Emma Enos, Jonathan’s partner of 27 years, said there wasn’t a day that the pair didn’t speak to one another.
“I was lucky enough to have over 27 years with him, and with the exception of recently when he was poorly, there wasn’t a day where we didn’t speak to each other,” she added.
Jonathan changed the Ashton fishmonger businesses around. Ashtons used to be around 80 per cent market trade – where the customers came from – but he soon realised that would change due to the bigger supermarkets.
So, he began to get involved in catering and supplying restaurants across South Wales, which now makes up the majority of the businesses.
“Being a fifth generation fishmonger, he was very passionate about the businesses – he was in six days a week,” added Miss Enos.
“He might not have done full days in recent times but he was usually in first thing in the morning and then perhaps home by 10 or 11, but it was still a huge part of his life.
“He was very passionate about the staff and customers and getting it right.
“His father made him be a Saturday boy and made sure he learned how to do all the filleting and everything else.”
Jonathan was very big into horse racing – starting with the White Hart racing club – and more recently, with JJ Quinn, co-owned several horses with Christian Williams in a consortium – including Potter’s Corner who won the virtual grand national last year.
Paying tribute to her partner, Miss Enos said: “Even when he was poorly, not only would he have restaurateurs ringing asking how he was but he would have individual customers, and I think that shows his passion but also how much he was thought of.
“He very much had personal relationships with regular customers, making sure they were looked after the same way he would be looking after a big restaurant.
“Nothing was too much trouble for him, he was a stickler for detail and getting things right.
“If he was your friend, he was loyal but he’d tell you like it is and people just would gravitate towards him.
“It sounds cliché but you’d know when he had arrived and he would be the centre of attention.”
Jonathan has two brothers, Simon Adams and Nicky Adams, who currently still works at Ashfords in Cardiff.
Simon said he would often attend gigs around Penarth with Jonathan when they got a bit older.

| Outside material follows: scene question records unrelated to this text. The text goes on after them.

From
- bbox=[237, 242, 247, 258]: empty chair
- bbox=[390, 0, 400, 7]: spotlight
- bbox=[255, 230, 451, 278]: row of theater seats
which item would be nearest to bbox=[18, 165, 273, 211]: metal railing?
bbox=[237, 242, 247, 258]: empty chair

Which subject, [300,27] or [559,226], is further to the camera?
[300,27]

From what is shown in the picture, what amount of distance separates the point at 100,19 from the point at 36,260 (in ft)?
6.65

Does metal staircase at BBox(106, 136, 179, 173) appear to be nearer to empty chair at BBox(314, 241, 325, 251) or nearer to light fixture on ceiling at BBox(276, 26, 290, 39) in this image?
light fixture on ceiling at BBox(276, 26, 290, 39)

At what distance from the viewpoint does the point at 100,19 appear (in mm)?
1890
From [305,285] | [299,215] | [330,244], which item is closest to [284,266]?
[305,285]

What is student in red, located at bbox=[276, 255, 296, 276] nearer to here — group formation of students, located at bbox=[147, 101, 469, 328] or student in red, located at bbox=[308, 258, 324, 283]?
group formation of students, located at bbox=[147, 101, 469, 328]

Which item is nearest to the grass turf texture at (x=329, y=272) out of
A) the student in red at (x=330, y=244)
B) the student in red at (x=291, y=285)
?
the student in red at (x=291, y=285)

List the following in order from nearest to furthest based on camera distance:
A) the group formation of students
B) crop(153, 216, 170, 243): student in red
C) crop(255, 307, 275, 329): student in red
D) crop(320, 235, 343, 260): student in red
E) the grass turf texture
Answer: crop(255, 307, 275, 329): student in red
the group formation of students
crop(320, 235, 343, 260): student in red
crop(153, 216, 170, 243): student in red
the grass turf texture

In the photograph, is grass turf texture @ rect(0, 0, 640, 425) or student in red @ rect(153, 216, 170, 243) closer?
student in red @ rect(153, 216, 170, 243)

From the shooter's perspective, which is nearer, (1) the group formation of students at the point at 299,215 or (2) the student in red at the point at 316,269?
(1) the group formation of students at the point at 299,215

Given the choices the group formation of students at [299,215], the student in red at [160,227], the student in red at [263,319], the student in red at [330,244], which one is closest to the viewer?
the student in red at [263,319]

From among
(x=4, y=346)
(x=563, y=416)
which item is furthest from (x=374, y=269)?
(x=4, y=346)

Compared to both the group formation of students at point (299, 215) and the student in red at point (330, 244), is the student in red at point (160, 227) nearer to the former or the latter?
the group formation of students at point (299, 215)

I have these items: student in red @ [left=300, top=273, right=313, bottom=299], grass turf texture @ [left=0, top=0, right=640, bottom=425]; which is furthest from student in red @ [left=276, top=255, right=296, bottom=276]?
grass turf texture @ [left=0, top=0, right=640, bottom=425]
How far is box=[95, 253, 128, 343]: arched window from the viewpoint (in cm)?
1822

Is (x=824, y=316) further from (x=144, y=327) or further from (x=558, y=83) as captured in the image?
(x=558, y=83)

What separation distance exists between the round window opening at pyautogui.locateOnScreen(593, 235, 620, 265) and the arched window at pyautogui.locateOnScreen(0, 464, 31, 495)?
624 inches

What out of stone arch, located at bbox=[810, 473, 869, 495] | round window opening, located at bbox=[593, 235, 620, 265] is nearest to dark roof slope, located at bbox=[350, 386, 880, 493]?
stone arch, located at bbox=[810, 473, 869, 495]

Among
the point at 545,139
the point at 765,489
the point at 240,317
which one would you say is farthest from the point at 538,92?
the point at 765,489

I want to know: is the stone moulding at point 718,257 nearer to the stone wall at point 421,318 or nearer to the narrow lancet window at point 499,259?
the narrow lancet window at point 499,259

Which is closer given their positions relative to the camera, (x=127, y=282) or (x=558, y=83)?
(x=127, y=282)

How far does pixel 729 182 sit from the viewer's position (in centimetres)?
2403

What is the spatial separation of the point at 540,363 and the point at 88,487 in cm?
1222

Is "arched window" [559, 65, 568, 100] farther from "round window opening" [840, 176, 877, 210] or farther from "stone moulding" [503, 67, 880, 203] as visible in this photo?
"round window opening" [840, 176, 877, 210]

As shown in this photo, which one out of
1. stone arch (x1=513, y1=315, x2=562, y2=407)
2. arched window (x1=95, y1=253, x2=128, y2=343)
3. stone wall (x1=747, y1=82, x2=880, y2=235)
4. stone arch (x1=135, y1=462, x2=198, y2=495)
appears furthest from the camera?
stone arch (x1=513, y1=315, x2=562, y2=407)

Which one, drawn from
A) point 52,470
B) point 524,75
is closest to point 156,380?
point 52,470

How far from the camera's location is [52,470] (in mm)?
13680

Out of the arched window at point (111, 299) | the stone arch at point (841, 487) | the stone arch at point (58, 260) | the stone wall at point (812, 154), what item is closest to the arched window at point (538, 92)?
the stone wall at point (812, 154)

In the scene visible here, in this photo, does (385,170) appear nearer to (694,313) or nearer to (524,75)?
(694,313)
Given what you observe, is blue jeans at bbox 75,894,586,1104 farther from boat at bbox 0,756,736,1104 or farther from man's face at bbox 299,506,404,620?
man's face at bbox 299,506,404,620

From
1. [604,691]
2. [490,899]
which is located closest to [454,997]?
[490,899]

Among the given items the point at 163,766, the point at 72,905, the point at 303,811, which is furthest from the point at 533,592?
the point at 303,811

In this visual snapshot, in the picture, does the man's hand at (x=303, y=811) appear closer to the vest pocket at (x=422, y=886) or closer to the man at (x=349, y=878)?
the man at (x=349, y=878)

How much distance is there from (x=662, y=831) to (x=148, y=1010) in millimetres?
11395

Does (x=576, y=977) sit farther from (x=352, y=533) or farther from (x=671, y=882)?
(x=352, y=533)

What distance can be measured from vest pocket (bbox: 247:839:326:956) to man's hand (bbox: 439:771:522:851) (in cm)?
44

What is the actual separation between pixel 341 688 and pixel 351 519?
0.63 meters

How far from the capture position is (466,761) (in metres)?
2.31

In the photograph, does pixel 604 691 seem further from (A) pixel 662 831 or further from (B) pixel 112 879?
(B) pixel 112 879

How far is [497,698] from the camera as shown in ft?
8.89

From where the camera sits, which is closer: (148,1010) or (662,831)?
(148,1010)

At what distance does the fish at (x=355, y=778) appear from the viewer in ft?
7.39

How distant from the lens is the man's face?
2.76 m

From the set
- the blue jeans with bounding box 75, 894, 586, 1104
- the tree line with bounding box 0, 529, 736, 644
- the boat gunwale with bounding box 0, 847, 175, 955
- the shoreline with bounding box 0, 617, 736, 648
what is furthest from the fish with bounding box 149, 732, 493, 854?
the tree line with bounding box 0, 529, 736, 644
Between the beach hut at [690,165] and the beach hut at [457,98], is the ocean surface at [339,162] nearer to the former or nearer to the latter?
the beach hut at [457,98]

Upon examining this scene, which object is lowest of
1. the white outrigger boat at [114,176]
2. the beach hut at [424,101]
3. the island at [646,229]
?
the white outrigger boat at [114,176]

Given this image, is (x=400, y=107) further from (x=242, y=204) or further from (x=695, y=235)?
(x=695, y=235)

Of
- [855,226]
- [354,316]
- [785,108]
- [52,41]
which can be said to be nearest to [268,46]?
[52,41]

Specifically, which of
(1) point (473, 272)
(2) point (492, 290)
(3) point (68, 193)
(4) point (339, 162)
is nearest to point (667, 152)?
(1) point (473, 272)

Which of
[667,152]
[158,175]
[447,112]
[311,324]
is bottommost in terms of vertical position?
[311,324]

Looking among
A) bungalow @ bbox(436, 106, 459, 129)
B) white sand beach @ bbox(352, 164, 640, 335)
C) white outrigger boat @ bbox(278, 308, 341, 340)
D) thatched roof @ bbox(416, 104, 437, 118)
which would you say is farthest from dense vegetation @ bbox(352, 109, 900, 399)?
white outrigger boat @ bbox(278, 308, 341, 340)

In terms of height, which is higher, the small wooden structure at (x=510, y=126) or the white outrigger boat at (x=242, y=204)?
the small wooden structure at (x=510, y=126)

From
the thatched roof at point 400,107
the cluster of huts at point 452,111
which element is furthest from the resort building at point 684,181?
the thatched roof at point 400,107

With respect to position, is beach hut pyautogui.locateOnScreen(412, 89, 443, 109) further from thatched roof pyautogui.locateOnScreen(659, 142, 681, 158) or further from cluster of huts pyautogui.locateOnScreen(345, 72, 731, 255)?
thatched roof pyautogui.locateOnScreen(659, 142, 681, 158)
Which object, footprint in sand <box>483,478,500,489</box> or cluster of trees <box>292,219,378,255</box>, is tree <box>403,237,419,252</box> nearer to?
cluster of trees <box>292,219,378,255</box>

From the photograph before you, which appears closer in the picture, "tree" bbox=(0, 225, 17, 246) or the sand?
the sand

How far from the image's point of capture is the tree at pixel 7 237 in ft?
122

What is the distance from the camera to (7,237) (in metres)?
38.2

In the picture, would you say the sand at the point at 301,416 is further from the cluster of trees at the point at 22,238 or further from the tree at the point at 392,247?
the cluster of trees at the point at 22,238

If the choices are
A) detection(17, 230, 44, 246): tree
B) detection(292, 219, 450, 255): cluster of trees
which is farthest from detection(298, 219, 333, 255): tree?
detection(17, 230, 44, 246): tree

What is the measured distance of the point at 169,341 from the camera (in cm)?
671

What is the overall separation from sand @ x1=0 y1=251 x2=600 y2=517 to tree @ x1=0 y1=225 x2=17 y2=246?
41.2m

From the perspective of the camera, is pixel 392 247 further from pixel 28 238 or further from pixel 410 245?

“He got really into all of the New Wave and Punk stuff and that has been a huge influence on me even today,” he said.
“He was a very humorous man. He was into comedy in the sense that he was a really funny person.
“He loved life and was dead set on living his life in every sense of the word. He was astute, witty, and would do anything for anyone.”
The family understand that Jonathan was very well-known across the town and that many may want to pay their respects, but given that there are limited numbers allowed to attend the service they are asking for people not to turn up to the service unless invited.
They have made alternative arrangements to allow more people to remember Jonathan. Details of the service will be shared over the coming days. Family flowers only – donations in lieu of the Injured Jockeys Fund.